Starting at the line with "What distance do" in it, reproduce each line below through the last one, exactly, and include nothing else.
*** RAW DATA
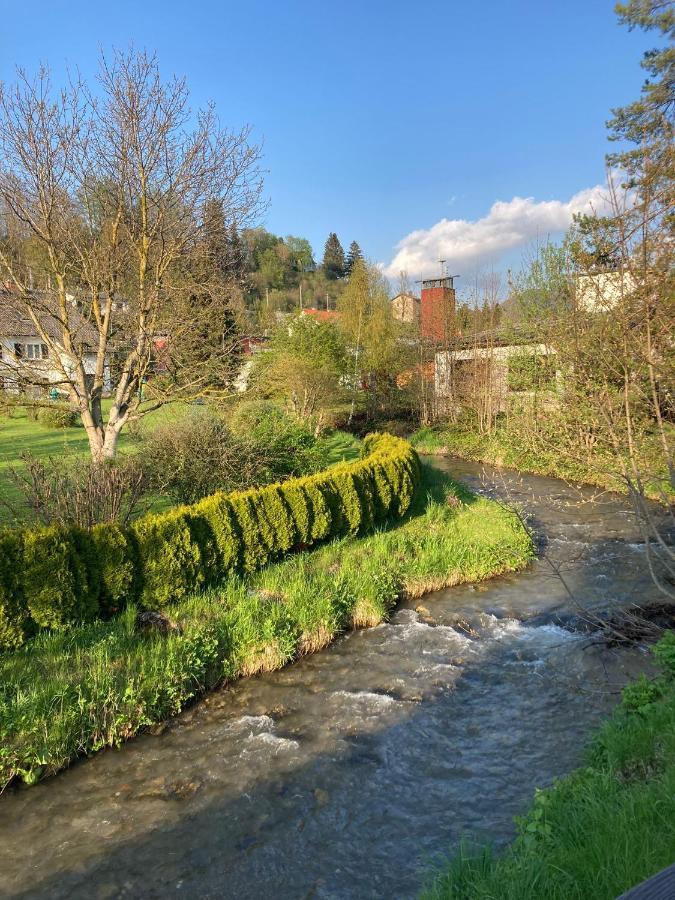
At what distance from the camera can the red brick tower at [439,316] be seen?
1049 inches

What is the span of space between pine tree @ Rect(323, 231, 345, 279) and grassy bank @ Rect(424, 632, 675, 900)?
90676 mm

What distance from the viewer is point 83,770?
5176 millimetres

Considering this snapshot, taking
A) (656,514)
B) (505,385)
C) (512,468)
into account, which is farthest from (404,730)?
(505,385)

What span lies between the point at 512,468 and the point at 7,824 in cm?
1762

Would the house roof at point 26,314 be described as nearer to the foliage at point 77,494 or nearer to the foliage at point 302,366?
the foliage at point 77,494

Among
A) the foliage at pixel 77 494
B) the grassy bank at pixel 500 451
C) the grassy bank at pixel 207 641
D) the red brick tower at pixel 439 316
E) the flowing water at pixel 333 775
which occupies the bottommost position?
the flowing water at pixel 333 775

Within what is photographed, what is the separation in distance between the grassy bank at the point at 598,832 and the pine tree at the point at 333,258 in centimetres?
9068

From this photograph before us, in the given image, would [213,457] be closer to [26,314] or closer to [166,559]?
[166,559]

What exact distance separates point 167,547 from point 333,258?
9399 cm

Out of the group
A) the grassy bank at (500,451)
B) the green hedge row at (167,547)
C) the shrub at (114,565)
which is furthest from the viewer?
the grassy bank at (500,451)

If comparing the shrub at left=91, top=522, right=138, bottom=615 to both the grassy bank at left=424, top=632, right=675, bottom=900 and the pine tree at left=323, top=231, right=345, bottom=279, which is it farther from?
the pine tree at left=323, top=231, right=345, bottom=279

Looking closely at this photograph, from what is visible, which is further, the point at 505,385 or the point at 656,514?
the point at 505,385

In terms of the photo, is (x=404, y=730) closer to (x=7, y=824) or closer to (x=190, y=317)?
(x=7, y=824)

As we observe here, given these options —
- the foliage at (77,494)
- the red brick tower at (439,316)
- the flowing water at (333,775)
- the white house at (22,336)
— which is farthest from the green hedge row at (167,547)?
the red brick tower at (439,316)
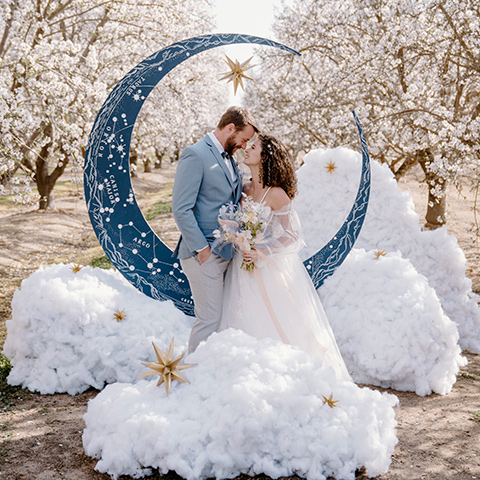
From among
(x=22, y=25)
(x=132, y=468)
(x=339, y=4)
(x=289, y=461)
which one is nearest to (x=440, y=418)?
(x=289, y=461)

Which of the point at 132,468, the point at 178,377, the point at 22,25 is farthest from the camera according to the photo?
the point at 22,25

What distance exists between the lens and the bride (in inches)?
174

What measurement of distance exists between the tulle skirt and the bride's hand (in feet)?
0.31

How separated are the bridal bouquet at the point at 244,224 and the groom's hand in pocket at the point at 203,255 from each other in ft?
0.49

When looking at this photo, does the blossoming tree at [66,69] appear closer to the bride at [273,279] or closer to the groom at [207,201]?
the groom at [207,201]

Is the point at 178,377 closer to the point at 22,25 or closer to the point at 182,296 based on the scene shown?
the point at 182,296

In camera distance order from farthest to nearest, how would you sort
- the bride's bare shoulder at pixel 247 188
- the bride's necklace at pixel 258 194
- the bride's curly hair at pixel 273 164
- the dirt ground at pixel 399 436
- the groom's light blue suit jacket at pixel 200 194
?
the bride's bare shoulder at pixel 247 188 < the bride's necklace at pixel 258 194 < the bride's curly hair at pixel 273 164 < the groom's light blue suit jacket at pixel 200 194 < the dirt ground at pixel 399 436

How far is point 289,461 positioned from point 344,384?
697 mm

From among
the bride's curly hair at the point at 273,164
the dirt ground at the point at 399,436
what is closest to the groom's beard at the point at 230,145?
the bride's curly hair at the point at 273,164

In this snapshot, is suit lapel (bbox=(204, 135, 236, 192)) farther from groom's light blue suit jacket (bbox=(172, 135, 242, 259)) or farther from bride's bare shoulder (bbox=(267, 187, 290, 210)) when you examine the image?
bride's bare shoulder (bbox=(267, 187, 290, 210))

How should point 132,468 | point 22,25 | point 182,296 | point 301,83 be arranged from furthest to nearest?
point 301,83, point 22,25, point 182,296, point 132,468

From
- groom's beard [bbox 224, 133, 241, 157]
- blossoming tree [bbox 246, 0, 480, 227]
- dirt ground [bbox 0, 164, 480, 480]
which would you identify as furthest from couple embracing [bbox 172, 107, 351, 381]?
blossoming tree [bbox 246, 0, 480, 227]

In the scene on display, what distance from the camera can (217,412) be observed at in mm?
3418

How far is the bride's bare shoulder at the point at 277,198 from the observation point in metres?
4.48
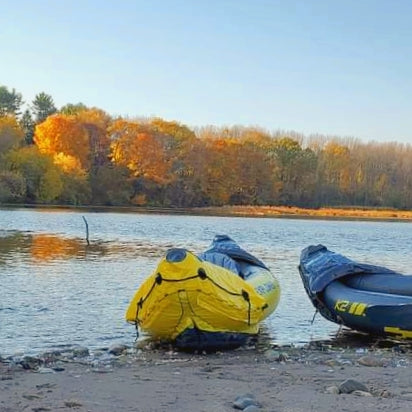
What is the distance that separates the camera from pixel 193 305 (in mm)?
11180

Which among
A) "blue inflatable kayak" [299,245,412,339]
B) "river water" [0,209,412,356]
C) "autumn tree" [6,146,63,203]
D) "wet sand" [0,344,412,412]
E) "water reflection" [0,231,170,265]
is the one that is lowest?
"water reflection" [0,231,170,265]

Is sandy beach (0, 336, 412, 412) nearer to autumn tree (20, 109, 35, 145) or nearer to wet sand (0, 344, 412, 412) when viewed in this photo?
wet sand (0, 344, 412, 412)

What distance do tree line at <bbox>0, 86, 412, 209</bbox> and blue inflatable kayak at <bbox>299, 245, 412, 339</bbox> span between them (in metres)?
62.6

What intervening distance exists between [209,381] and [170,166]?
82.1 meters

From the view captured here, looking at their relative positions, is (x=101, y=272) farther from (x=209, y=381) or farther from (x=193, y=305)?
(x=209, y=381)

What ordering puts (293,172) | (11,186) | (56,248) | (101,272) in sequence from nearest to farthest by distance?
(101,272)
(56,248)
(11,186)
(293,172)

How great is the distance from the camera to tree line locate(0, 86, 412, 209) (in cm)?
8100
******
● **RESULT OF THE TASK**
What distance do tree line at <bbox>0, 86, 412, 209</bbox> and blue inflatable kayak at <bbox>299, 245, 412, 339</bbox> span between them (in metres)?
62.6

What intervening distance exists between [209,381] and [170,166]?
82.1 meters

From the view captured here, looking at their relative positions, is (x=101, y=272) farther from (x=209, y=381) or farther from (x=193, y=305)?
(x=209, y=381)

What ordering puts (293,172) | (11,186) | (56,248) | (101,272) in sequence from nearest to farthest by distance?
(101,272)
(56,248)
(11,186)
(293,172)

How great is the distance from the camera to tree line locate(0, 86, 412, 209) (in cm)?
8100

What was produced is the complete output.